> **JOBS**
• A. In the text on 2 µm fiber lasers, what maximum output power did the fiber-end facet coupler give?
• B. Reproduce the text on 2 µm fiber lasers from "In both co- and" to "for the fiber.".

> **DOCUMENT EXCERPT**
The 2 µm laser output characteristics with the counter-propagating laser oscillation configuration are shown in Fig. 3 . The laser threshold is similar to that of the co-propagating laser oscillation. The key point is that the counter-propagating laser oscillation can provide a higher output power and laser efficiency. Besides, the laser output power shows less dependence on the output coupling values. With the fiber-end facet coupler, the maximum output power was 137 W, corresponding to a slope efficiency of 62% versus the absorbed pump. The 10% FBG coupler also produced a maximum power of 127 W with a slope efficiency of 57.6%. The slope efficiency is somewhat lower than that achieved by Moulton et al. , which is mainly owing to the spectral filtering loss of the FBG in our fiber laser systems.
In both co- and counter-propagating laser configurations, the laser output power shows a linear increase with the pump power, indicating the possibility of further power scaling simply by enhancing pump power. From the comparison of the output characteristics of these two laser cavity configurations, we can conclude that it is more appropriate to output the laser beam from the pumping end for high-power 2-µm Tm3+ fiber lasers. Further improving the laser efficiency is possible by optimizing the laser cavity (fiber length, output coupling, etc.) and adopting more efficient cooling methods for the fiber.
Laser spectra recorded with the co-propagating configuration and the counter-propagating configuration were very similar. At lower output power levels (<2 W), the laser spectral linewidth was determined by the 10% FBG to less than 0.5 nm. With increase of output power, the 10% FBG could not completely confine the spectral bandwidth due to its comparatively low side-mode suppression (11 dB). At higher power levels, the spectral width was mainly determined by the high-reflection FBG, but the spectral filtering effect by the 10% FBG could still be observed in experiment. Here, we only discuss the spectra obtained in the counter-propagating configuration with the fiber-end coupler and the 10% FBG coupler.
Laser spectra measured after the fiber-end coupler (the ~3.5% reflection) under different power levels are shown in Fig. 4 . Under all measurements, the center laser wavelength was always confined at around 2019 nm, showing the highly efficient wavelength-stabilizing effect of FBGs for high-power fiber lasers. With increasing laser output power, the laser spectral bandwidth (FWHM) was broadened from 1.2 nm to 3 nm. Such a spectral width is by far narrower than that obtained with no wavelength-selecting elements [15, 16]. At higher power levels, the spectral broadening implies that more longitudinal laser modes oscillated due to increased gain. At high power levels, the laser spectral bandwidth was maintained at ~3 nm, indicating the efficient spectral confining effect of the FBG.

> **MATERIAL**
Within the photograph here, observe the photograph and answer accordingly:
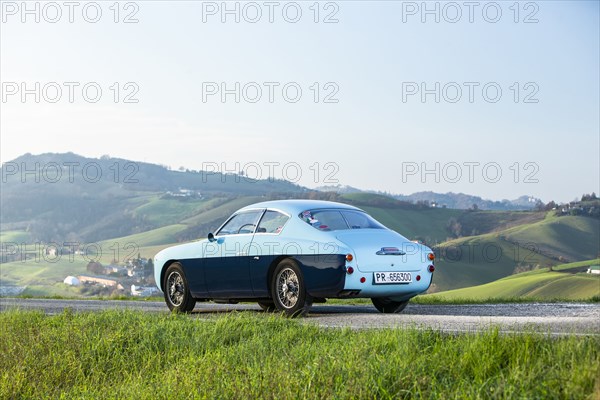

> **FULL SOLUTIONS**
• A. 137 W

• B.
In both co- and counter-propagating laser configurations, the laser output power shows a linear increase with the pump power, indicating the possibility of further power scaling simply by enhancing pump power. From the comparison of the output characteristics of these two laser cavity configurations, we can conclude that it is more appropriate to output the laser beam from the pumping end for high-power 2-µm Tm3+ fiber lasers. Further improving the laser efficiency is possible by optimizing the laser cavity (fiber length, output coupling, etc.) and adopting more efficient cooling methods for the fiber.